La mémoire est aussi un silence

Dans le livre Un lieu nommé Oreille-de-Chien, l’écrivain péruvien Ivan Thays met les mots suivants dans la bouche d’une immigrée chinoise qui prend soin d’un homme qui a perdu la mémoire : « La mémoire est un espion. Tu dois être heureux de t’en être débarrassé. »

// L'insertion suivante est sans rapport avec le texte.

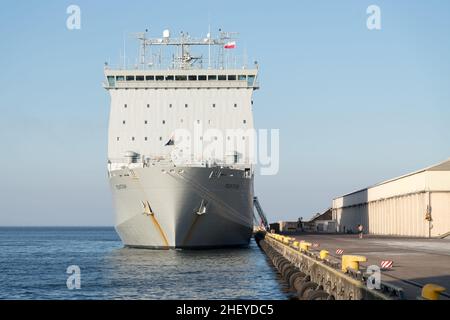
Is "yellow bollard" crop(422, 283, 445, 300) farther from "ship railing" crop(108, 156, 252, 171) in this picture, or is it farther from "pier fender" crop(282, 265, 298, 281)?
"ship railing" crop(108, 156, 252, 171)

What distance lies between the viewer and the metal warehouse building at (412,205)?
51.9m

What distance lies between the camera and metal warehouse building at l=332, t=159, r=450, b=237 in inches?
2042

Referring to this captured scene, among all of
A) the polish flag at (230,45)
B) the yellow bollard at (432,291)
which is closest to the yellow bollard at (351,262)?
the yellow bollard at (432,291)

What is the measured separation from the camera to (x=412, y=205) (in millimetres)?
56125

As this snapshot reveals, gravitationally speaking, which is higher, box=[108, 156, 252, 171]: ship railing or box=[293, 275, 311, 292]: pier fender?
box=[108, 156, 252, 171]: ship railing

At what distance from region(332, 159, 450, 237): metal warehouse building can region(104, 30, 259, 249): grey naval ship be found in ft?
43.3

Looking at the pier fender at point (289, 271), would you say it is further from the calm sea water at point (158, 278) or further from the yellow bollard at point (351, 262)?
the yellow bollard at point (351, 262)

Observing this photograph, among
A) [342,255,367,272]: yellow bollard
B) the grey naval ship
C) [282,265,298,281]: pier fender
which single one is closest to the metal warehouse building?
the grey naval ship

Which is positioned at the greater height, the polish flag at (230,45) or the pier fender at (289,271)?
the polish flag at (230,45)

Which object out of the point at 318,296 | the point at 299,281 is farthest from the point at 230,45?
the point at 318,296

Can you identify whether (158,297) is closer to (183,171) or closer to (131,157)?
(183,171)

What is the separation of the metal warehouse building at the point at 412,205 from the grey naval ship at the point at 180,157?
1321 centimetres
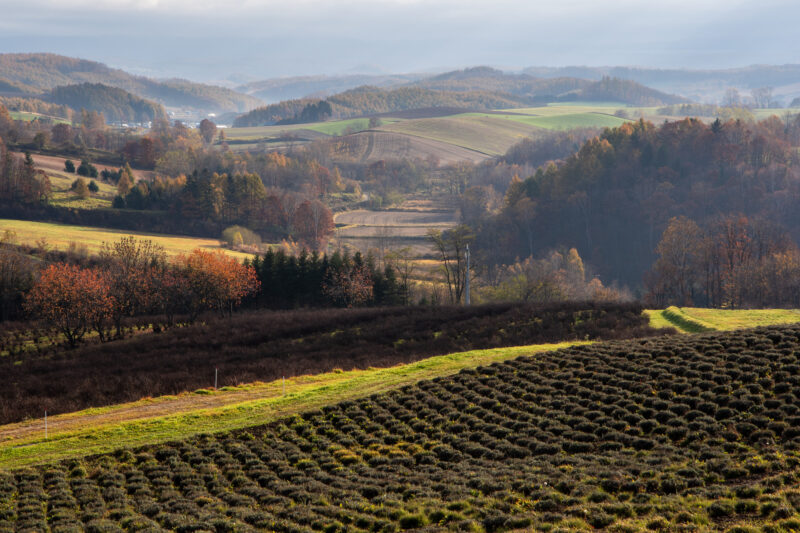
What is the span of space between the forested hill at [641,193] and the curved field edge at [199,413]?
306 ft

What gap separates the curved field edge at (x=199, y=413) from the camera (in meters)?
25.9

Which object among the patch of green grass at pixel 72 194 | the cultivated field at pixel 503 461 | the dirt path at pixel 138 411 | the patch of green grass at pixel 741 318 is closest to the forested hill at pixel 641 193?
the patch of green grass at pixel 741 318

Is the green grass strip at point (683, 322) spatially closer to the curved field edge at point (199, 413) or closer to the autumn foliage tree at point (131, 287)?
the curved field edge at point (199, 413)

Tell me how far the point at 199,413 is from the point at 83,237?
290 feet

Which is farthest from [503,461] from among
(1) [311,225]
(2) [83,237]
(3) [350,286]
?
(1) [311,225]

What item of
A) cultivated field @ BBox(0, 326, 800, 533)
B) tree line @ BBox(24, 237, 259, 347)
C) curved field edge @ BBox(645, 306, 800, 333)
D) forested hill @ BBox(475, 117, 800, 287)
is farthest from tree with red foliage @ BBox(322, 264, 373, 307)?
forested hill @ BBox(475, 117, 800, 287)

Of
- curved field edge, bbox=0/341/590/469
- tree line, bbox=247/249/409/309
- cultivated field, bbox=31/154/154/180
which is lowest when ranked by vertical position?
tree line, bbox=247/249/409/309

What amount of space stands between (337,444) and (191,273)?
4730 cm

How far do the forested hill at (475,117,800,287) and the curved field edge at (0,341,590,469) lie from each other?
93.2 metres

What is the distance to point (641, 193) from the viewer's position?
141375 mm

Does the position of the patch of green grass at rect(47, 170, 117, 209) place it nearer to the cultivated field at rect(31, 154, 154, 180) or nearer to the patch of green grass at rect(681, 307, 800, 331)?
the cultivated field at rect(31, 154, 154, 180)

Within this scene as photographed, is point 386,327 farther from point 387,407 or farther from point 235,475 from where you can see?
point 235,475

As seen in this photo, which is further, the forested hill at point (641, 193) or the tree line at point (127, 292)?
the forested hill at point (641, 193)

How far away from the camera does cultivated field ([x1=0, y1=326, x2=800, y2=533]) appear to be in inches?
633
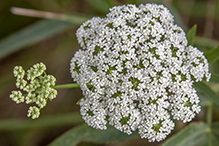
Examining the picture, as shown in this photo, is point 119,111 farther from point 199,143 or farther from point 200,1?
point 200,1

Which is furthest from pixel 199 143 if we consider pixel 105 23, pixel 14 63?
pixel 14 63

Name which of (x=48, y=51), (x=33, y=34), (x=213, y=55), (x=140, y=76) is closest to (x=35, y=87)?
(x=140, y=76)

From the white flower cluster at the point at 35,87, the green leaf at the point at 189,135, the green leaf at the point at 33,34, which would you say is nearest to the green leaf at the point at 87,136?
the green leaf at the point at 189,135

Pendant des semaines, j’ai ressassé cette citation jusqu’à ce que soudain une étudiante de l’Université où j’enseigne m’en donne la clé. La mémoire espionne l’esprit car même si un individu est sûr d’avoir oublié quelque chose, à la suite, par exemple, d’un événement traumatisant, la part, la trace de cette expérience y reste gravée. Il se peut que cette trace soit incompréhensible. Elle prend la forme d’une odeur, d’une couleur, d’une image isolée, d’une sensation diffuse. Ou elle se transforme en réaction nerveuse, tremblements, angoisses, suffocations qui semblent n’avoir ni origine ni explication. Mais ces réactions (signaux, voire signes d’un langage qui n’est pas celui de la langue) sont conservées dans la mémoire et sont chez nous, créatures qui peuplons cette planète, la cause de nos obsessions et de nos fantasmes.

C’est de ces fantasmes et de ces souvenirs que naît une littérature.

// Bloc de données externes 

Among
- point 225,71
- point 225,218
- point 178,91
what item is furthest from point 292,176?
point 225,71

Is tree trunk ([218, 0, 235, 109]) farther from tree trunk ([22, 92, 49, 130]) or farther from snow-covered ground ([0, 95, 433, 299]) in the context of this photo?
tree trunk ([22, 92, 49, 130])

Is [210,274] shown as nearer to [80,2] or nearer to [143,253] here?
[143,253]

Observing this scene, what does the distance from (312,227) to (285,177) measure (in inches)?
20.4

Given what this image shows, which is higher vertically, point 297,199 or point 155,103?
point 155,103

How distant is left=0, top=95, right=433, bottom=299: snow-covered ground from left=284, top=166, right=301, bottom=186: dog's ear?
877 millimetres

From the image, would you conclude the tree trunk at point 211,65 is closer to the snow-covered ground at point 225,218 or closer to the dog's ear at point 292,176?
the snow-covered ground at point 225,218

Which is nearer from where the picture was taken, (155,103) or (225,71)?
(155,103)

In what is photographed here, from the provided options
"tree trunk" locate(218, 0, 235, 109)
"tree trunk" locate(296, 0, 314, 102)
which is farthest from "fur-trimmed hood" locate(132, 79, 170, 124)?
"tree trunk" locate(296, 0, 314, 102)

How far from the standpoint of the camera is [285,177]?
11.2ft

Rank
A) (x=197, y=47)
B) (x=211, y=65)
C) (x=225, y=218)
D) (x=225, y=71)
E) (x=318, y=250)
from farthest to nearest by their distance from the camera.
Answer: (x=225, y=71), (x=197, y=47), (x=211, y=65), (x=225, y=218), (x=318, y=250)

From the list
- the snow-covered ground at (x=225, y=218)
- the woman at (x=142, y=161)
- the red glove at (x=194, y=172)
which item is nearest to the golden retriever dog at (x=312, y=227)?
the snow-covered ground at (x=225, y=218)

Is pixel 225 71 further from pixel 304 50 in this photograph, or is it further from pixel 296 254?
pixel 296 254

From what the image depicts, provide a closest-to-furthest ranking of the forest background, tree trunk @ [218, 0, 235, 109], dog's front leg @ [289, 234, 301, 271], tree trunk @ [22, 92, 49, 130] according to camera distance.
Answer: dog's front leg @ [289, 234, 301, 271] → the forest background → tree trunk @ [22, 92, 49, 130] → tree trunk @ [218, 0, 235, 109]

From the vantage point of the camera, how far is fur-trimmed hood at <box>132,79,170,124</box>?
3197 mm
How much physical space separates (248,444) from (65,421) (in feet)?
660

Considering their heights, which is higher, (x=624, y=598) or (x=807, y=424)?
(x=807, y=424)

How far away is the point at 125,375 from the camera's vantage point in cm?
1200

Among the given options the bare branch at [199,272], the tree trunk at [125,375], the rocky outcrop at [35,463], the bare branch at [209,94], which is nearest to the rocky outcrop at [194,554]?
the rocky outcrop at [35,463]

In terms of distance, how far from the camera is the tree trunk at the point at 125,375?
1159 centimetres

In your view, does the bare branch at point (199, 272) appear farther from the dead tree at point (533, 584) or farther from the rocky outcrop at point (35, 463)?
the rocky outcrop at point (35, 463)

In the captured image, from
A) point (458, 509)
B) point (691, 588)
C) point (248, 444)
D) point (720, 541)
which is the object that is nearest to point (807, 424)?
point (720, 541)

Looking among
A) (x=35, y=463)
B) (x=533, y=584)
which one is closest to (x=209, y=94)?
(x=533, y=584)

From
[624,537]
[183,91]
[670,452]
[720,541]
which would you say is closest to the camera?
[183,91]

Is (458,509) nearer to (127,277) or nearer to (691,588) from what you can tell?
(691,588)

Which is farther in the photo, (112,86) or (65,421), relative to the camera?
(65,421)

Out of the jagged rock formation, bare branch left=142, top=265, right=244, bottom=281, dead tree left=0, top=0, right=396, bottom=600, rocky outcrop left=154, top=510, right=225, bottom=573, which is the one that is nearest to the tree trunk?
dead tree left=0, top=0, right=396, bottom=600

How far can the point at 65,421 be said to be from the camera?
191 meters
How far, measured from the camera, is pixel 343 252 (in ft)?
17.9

Traduit de l’espagnol (Porto Rico) par Françoise Garnier.

Mayra SANTOS FEBRES

La memoria tambien es un silencio

En el libro « Un lugar llamado Oreja de perro » el escritor peruano Iván Thays pone las siguientes palabras en boca de una inmigrante china que cuida aun hombre que ha perdido la memoria : « La memoria es un espía. Debes estar agradecido por haberte librado de ella ».

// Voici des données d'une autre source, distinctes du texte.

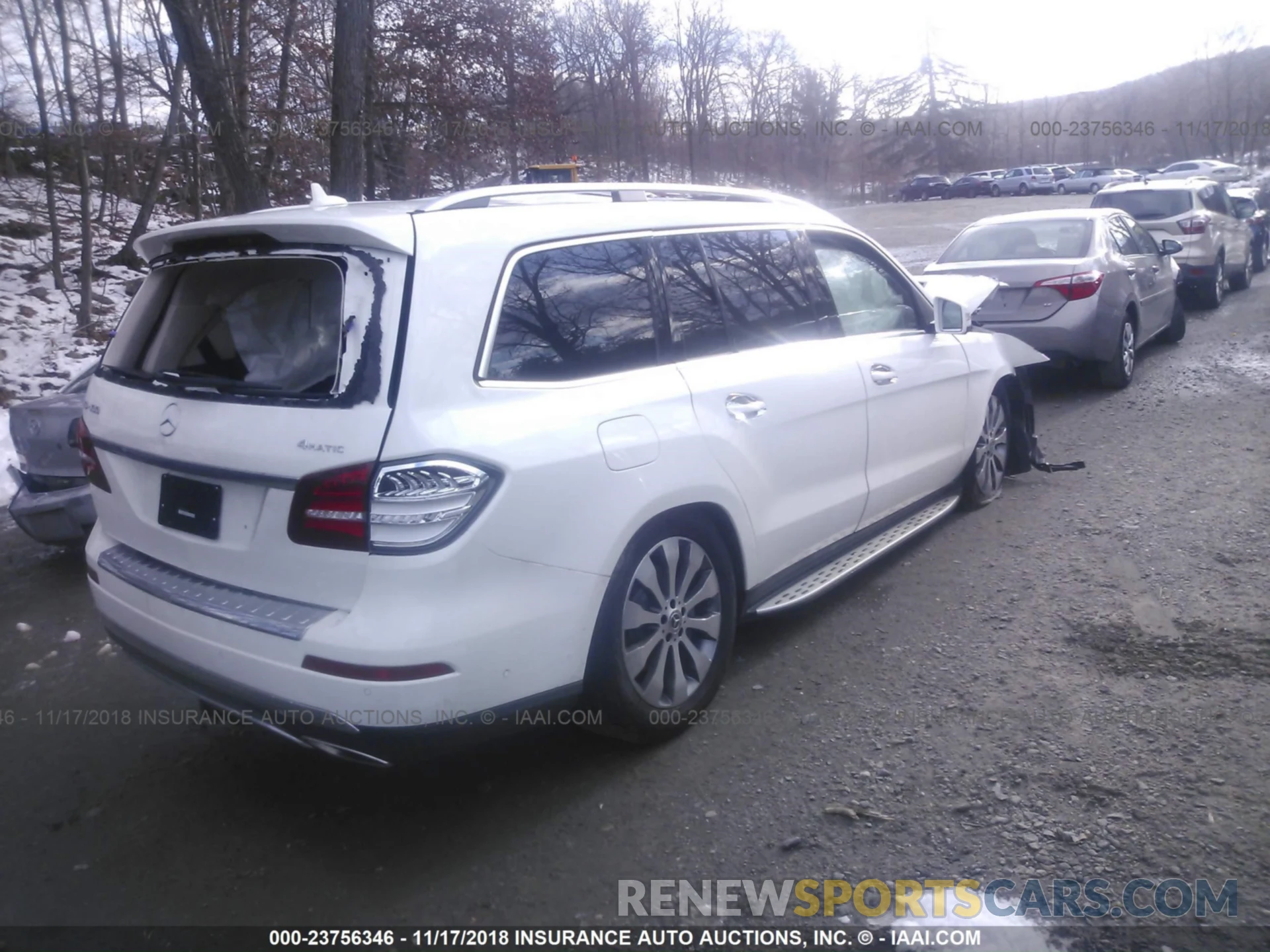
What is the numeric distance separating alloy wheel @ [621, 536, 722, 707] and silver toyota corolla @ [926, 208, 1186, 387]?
5.72 m

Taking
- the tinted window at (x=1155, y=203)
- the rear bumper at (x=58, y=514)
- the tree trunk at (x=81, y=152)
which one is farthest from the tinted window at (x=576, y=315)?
the tinted window at (x=1155, y=203)

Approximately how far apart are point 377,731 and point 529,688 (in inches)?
18.0

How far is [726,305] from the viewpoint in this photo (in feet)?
13.5

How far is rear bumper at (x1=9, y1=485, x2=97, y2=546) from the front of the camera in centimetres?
598

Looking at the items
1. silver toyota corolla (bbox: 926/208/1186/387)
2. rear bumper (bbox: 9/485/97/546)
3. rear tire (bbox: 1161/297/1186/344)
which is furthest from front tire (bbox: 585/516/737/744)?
rear tire (bbox: 1161/297/1186/344)

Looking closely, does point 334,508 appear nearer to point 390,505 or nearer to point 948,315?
point 390,505

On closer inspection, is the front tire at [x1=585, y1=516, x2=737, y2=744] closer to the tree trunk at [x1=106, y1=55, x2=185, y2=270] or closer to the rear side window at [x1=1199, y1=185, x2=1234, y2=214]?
the tree trunk at [x1=106, y1=55, x2=185, y2=270]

Por semanas estuve dándole vueltas a esa cita hasta que de repente, una estudiante de la univerisdad donde doy clases me ofreció la clave para comprenderla. La memoria es espía de la mente porque aún cuando un individuo está seguro de haber olvidado algo, debido a una experiencia traumática, por ejemplo, ahí queda el retazo, la huella de la experiencia. Quizás esta huella resulta incomprensible. Toma la forma de un olor, de una imagen inconexa, de una sensación difusa. O se convierte en una reacción nerviosa, temblores, temores, asfixies que parece que no tienen origen ni explicación. Pero estas reacciones (señales, incluso signos de otro lenguaje que no es el del idioma), están guardados en la memoria y provocan las obsesiones y las proyecciones de la raza de criaturas que somos los que habitamos este planeta.

De estas proyecciones y recuerdos nace una literatura.